Watching the soft waves of the Pacific Ocean from a perch almost 1,000 feet above. Hiking in the hills under a California sun. Enjoying top-notch food cooked by chefs considered among the best in the country.
Monterey County—which features renowned towns such as Big Sur, Carmel-by-the Sea, and Pacific Grove, along with the one that lends the county its name—invigorates the soul. One doesn’t even need to visit its world-class golf courses to relish its unique offerings—sipping a Sunset Margarita by one of the holes at the Inn at Spanish Bay, while a bagpiper plays near the ocean, is as good as firing an eagle.
Given the ocean’s proximity, the water is an obvious spot to find fun. One way is to visit Fast Raft in Monterey. Once six passengers are ensconced in comfortable seats, the inflatable, low-to-the-water boat leaves the pier. Out in the Monterey Bay National Marine Sanctuary, sea otters are abundant. They work hard for food, diving down 80 feet to find it. Grey whales are visible.
“They will let you play with their tongues,” says Kate Spencer, captain of the boat, whose quiet motor doesn’t scare away wildlife. Another way to enjoy the ocean’s range of beauty is by visiting the Monterey Bay Aquarium. With about 2 million visitors a year, it is one of the most popular aquariums in the country.
Bubble windows allow visitors to lean so far in they can hang over the fish. Floating magnifiers offer a close look at sea life. The biggest jellyfish exhibit in the United States draws thousands each week, and it’s the only aquarium around which features tunas. >
“We want people to fall in love with the ocean and take care of it wherever you go,” says Ken Peterson, communications director of the aquarium, who adds that all fish are fed with restaurant-quality seafood. “We try not to go too overboard with technology—we want visitors to enjoy the natural world.”
Wherever possible, music, poetry, and art are integrated into exhibits. Set on the bay, visitors can walk outside and see humpback whales jumping in the distance.
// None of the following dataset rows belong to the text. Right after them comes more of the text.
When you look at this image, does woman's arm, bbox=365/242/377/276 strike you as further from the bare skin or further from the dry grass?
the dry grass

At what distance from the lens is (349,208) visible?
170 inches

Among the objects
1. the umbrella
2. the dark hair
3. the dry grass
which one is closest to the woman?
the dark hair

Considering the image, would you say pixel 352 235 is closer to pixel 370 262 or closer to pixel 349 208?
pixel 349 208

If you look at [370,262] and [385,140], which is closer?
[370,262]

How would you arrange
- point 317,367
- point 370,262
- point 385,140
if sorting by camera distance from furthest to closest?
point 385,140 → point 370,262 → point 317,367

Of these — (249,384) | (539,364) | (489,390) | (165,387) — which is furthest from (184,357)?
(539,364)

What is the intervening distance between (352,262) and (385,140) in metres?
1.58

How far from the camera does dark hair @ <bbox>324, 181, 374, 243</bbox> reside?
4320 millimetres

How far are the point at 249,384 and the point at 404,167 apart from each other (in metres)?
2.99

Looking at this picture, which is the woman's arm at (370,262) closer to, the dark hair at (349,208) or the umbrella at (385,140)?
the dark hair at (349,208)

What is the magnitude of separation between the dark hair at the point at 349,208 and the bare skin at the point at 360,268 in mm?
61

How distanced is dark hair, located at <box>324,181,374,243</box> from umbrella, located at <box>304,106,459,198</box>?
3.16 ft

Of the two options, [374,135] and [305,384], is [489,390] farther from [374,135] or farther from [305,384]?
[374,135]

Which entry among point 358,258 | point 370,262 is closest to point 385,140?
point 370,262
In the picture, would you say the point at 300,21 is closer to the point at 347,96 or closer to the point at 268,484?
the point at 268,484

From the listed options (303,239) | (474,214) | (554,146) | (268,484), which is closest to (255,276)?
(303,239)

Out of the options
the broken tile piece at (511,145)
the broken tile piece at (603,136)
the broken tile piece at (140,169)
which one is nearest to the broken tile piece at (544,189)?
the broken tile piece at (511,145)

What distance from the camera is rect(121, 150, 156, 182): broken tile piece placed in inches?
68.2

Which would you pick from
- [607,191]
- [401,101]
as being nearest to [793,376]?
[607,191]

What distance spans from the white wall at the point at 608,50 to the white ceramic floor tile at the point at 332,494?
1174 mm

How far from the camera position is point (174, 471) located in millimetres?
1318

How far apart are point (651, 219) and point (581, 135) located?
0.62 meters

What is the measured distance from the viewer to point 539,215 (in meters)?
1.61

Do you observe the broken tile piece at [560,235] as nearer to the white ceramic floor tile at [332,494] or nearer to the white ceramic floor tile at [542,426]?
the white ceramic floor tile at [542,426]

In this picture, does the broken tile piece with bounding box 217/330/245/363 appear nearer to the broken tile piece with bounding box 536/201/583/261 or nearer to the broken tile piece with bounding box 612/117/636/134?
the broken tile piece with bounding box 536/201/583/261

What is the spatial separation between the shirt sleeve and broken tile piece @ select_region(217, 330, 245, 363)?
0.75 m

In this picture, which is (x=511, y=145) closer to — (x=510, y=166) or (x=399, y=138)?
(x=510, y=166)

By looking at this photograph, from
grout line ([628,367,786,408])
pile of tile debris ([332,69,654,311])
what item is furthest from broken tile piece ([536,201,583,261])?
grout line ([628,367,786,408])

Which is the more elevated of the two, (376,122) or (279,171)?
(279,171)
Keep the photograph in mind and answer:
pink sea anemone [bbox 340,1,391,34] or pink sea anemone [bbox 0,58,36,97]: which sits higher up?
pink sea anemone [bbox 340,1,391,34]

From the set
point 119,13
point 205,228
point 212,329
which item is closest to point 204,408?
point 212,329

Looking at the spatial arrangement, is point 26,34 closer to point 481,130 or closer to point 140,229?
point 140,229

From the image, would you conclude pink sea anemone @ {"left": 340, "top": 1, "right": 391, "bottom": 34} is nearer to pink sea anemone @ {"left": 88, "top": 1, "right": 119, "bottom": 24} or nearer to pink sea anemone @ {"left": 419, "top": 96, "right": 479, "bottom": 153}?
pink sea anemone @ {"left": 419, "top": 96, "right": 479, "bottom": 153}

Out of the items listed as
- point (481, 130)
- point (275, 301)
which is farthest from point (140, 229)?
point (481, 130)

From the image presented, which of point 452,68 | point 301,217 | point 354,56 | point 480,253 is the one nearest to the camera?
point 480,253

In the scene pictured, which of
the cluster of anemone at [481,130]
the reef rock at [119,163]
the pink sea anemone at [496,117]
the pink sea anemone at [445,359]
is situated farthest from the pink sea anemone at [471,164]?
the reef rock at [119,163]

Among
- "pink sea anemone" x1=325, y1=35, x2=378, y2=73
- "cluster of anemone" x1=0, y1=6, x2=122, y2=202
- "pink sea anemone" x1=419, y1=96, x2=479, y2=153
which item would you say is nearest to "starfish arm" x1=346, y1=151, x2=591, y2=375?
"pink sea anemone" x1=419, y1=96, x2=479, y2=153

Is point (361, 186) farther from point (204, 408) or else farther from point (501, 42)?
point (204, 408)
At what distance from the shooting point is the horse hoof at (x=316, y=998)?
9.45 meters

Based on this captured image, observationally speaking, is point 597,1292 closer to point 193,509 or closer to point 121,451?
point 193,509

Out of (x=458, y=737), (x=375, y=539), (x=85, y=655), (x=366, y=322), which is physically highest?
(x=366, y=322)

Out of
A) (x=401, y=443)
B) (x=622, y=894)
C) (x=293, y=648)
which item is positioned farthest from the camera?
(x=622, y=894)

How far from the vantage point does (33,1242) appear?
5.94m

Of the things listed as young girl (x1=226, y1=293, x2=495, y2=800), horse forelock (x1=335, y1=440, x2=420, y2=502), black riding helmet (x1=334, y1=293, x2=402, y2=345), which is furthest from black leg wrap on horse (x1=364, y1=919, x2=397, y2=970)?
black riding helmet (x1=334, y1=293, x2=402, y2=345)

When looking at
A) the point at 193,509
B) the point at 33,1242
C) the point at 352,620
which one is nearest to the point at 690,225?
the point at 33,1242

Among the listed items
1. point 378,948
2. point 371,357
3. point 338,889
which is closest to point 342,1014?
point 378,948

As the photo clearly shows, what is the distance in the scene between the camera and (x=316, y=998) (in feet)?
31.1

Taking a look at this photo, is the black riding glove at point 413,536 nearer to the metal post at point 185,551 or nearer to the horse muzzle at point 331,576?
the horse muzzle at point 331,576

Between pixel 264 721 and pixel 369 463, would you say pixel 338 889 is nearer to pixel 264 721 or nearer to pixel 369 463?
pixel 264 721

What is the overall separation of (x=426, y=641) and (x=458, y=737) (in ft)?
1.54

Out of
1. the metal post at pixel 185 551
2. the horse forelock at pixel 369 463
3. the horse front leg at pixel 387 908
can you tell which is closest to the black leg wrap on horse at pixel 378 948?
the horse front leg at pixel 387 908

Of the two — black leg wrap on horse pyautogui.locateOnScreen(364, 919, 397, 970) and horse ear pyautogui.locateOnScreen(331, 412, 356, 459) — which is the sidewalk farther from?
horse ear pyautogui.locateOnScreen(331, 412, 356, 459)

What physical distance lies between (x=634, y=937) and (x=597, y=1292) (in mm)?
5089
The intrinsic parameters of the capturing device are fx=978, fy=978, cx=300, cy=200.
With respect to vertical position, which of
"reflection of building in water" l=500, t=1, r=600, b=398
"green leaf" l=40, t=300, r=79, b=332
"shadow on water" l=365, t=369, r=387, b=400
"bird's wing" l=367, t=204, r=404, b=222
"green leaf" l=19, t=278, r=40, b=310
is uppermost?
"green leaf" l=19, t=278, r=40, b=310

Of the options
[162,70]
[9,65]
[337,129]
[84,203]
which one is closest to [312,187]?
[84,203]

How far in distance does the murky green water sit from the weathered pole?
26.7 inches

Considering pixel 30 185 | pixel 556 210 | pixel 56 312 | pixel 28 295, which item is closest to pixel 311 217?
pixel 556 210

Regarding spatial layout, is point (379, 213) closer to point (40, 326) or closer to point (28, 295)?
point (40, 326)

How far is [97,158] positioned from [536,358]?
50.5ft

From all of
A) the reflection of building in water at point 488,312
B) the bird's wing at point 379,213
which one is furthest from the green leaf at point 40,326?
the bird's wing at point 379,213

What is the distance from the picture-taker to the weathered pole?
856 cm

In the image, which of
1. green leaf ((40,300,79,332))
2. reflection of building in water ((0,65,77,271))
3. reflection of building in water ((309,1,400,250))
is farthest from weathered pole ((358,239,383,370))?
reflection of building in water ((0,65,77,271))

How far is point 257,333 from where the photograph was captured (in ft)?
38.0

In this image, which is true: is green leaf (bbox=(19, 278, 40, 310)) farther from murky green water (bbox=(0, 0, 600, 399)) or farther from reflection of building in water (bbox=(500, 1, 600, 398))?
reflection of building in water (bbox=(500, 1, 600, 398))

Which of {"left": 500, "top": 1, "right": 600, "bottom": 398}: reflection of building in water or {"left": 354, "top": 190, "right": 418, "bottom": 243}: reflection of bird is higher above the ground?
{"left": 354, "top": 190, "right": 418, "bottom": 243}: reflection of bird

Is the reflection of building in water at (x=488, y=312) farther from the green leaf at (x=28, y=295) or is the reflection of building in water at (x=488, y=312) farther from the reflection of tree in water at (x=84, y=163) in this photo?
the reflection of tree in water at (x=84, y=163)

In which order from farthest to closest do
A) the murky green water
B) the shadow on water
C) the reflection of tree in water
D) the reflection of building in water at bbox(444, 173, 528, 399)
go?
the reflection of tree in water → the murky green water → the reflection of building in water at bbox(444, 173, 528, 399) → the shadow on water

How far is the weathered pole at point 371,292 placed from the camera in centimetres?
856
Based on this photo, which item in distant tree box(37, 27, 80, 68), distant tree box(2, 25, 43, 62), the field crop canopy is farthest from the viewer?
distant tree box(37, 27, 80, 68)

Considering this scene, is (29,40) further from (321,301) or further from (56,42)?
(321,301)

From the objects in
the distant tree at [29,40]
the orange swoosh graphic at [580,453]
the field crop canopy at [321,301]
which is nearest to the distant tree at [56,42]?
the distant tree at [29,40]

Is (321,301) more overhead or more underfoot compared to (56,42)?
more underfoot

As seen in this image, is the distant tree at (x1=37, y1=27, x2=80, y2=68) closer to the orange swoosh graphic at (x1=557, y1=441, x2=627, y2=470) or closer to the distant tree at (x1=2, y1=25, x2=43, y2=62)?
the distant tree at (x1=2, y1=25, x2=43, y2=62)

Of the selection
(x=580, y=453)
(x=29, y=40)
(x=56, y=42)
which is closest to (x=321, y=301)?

Once hunger sets in, Cindy’s Waterfront is inside. Though museum food lacks a gourmet reputation, this spot run by Cindy Pawlcyn—a Napa Valley restaurateur nominated for a James Beard award this year—belies the trend. The menu changes often, but on a spring day it included roasted castroville artichoke and true cod soft tacos. To top it off while enjoying the ocean view, there’s campfire pie—made of marshmallow fluff, chocolate chip, almonds and more.
Other restaurants in the area are just as pleasing. Passionfish in Pacific Grove creates a superb spicy fish soup. On the water a few miles away, Beach House at Lovers Point offers a Grand Marnier strawberry tart with a scoop of vanilla ice cream that’s out of this world. Amid views of the golf course, Edgar’s at Quail in Carmel serves kerala coconut lamb curry, sand dabs and excellent flatbread pizzas—try the Californian, which is graced with artichokes, tomato, basil pesto, goat cheese, mozzarella, and truffle oil.
And at Carmel Valley Ranch—owned by San Francisco-based John Pritzker, whose siblings are well-known in the Chicago area—gregarious chef Tim Wood prepares a tasty asparagus soup.
“You can always add more liquid if it’s too thick,” he explains to me before putting in spinach to give it a darker color. “My palette is what tells me the truth.”
At Carmel Valley Ranch, much of the food served is grown in the expansive garden. Aside from asparagus, cilantro and rhubarb are staples. About 300 pounds of tomatoes are harvested each summer.
Set on 500 acres, Carmel Valley Ranch boasts rooms that are quiet and spacious. Many possess decks with superb views. Natural attractions are close by, including the Garland Ranch Regional Park. It features buckeye trees, wild mint, fiesta flowers that stick to you—and great views of Monterey Bay from the top of the ridge.
A trip to Monterey County would not be complete without a wine tasting. Known for its merlot, Chateau Julien in Carmel Valley features an outdoor setting to sip its choices.
Along with wine tasting, Trio Carmel Gallery offers olive oil/vinaigrette tasting and art displays.
“The link between olive oils and wines are tremendous,” says Karl Empey, the friendly proprietor from Ireland. “The regions, types of soils and harvests are all similar.”
For mixed drinks, check out the Cypress Inn in Carmel-by-the-Sea. Built in 1929, it is co-owned by Hollywood legend Doris Day. While sipping French 75—which includes gin, sparkling lemonade and a splash of champagne — scenes from more than three dozen Doris Day movies play. During Yappy Hour, dogs rest on laps or on the patio while their masters enjoy a cocktail.
But no place in Monterey County can beat the spectacular setting of Nepenthe to enjoy a drink. About a 40-minute drive south of Carmel on Highway 1, the 1949 establishment sits high above the Pacific Ocean in Big Sur with the Santa Lucia Mountains looming just east. Sitting anywhere on the terrace at the establishment while sipping a Pinot Noir, one realizes another trip to Monterey County must be made as soon as possible.